Е. С.: Да, кстати говоря, помимо самой идеи памяти о поэтах, мотивом для участия в проекте "Они ушли. Они остались" для меня стала упомянутая Борисом маргинальность, необычность подхода, ракурса. Скажу точно - до этого я не сталкивалась с подобными мероприятиями. И еще - это лучше, наверное, назвать не надеждой, а некоей внутренней установкой, которая возникла изначально: у живых молодых поэтов (которым тоже, безусловно, важно уделять внимание) еще будет немало возможностей заявить о себе миру. Если же будут утеряны произведения стихотворцев, еще не успевших пробиться и безвременно ушедших, то люди о них могут никогда не узнать. Особенно это важно, если юный поэт (а в юности все чувства крайне обострены) вдруг рождает что-то качественно новое, то, что может служить зародышем новых литературных форм. Реализация проекта - а именно закрепление, "цементирование" памяти, как мне кажется, происходит на каждом новом этапе чтений. Но самым лучшим "закрепителем", конечно, будет готовящаяся к изданию антология "Уйти. Остаться. Жить" по итогам чтений.

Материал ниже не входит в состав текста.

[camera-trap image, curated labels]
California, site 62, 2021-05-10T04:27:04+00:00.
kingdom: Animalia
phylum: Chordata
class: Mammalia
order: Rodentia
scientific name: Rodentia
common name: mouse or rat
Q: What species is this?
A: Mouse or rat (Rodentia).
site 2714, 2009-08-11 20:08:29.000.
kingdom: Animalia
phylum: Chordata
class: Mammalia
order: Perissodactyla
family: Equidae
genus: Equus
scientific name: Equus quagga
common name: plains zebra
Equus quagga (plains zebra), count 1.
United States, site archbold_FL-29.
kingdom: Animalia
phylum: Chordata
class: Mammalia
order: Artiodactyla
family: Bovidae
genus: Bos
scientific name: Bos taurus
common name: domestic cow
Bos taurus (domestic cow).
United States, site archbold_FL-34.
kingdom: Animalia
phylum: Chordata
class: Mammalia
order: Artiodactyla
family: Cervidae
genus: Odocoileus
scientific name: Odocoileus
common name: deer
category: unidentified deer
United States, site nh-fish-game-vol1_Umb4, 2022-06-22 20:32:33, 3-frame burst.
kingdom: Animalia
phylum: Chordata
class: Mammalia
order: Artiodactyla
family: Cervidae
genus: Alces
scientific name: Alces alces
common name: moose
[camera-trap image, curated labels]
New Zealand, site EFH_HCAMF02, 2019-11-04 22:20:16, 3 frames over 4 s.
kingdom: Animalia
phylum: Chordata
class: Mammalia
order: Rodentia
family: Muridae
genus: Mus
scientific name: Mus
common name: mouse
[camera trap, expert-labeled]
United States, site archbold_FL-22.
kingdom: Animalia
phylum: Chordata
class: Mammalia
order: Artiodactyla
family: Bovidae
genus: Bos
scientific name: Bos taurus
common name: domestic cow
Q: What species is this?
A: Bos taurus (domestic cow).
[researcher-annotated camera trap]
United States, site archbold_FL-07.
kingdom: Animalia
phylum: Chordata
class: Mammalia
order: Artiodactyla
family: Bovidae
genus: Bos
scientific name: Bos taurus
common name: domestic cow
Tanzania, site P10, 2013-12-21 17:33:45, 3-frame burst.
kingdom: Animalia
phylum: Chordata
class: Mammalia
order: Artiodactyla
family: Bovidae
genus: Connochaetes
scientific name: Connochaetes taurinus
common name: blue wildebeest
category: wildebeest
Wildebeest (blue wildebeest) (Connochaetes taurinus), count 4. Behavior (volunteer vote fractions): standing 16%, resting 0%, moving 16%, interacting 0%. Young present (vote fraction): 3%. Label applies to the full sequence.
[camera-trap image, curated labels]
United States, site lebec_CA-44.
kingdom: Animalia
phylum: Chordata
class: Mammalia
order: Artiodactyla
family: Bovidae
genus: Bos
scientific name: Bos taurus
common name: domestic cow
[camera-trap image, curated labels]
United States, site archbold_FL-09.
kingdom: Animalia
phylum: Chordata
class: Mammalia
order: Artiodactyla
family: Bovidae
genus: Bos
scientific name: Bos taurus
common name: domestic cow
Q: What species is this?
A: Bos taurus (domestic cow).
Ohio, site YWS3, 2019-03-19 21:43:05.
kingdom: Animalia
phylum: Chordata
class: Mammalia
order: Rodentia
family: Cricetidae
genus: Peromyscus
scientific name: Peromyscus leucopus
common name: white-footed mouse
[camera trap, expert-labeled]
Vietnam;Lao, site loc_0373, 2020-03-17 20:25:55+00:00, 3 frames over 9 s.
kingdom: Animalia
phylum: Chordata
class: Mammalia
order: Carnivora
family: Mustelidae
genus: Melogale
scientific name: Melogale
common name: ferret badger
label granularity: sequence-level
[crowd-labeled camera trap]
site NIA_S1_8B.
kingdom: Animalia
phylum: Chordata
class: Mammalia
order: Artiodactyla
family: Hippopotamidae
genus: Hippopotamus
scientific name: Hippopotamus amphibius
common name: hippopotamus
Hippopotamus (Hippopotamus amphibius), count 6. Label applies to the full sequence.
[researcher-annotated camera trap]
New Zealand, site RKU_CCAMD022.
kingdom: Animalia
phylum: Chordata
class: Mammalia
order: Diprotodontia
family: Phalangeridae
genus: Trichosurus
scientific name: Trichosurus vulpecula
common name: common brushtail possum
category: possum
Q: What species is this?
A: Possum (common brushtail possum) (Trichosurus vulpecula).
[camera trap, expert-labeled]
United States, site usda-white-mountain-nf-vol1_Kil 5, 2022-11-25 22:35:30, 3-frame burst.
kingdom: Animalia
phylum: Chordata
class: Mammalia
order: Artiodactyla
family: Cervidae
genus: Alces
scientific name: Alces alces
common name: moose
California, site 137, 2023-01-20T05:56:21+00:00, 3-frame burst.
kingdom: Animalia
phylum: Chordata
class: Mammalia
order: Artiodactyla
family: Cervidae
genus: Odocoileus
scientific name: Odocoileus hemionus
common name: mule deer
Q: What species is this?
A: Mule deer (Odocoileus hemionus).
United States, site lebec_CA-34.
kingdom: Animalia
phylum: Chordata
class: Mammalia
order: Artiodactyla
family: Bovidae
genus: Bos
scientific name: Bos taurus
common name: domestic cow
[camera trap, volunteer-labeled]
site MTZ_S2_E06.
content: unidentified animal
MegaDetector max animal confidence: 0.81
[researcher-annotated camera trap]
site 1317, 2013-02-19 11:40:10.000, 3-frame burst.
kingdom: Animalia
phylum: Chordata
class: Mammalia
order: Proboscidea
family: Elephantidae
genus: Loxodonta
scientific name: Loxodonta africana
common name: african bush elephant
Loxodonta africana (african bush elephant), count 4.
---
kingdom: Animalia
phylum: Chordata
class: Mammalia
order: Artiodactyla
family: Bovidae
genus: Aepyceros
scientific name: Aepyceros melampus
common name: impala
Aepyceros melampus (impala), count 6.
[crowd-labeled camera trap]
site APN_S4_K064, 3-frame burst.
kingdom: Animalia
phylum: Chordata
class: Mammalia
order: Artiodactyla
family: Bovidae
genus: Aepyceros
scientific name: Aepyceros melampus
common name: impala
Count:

- Владислав Ходасевич задал поэтический вопрос: "А человек - иль не затем он, / Чтобы забыть его могли?". Не думаете ли вы, что чтения - лишь отсрочивание забвения? Или в вас живёт уверенность, что возможно сохранить память о безвременно покинувших нас людях?


Б. К.: Я скорее верю в "ризоматическую" систему литературных взаимоотношений, когда сказанное слово в большей степени направлено не на иллюзорную "толпу", а на конкретного человека. Причём совершенно не знаешь, в ком и как слово наше отзовётся. Но в таком контексте организаторские усилия становятся подобными мандельштамовской "запечатанной бутылке, брошенной в океан", с письмом, ищущим собеседника - который появится, возможно, через год, может, через два, а возможно, сразу после "Они ушли. Они остались" найдёт стихи поэта в Интернете и прочитает своему маленькому ребёнку (знаю о подобных случаях, и что может быть для нас лучшей наградой?..) Когда начинаешь смотреть на вещи под таким углом, становится легче не думать о "малотиражности", якобы непопулярности поэзии, расхождении между "актуальным" литпроцессом и тем, что происходит на Чтениях. Даже пять человек (неважно, из числа профессионалов или непрофессионалов), до которых мы донесли весть о поэте, и двое из них, которые искренне полюбили его стихи (и, возможно, рассказали другим, а может, и не рассказали, но всё равно прониклись и что-то важное получили для своей внутренней сферы), - это много или мало?..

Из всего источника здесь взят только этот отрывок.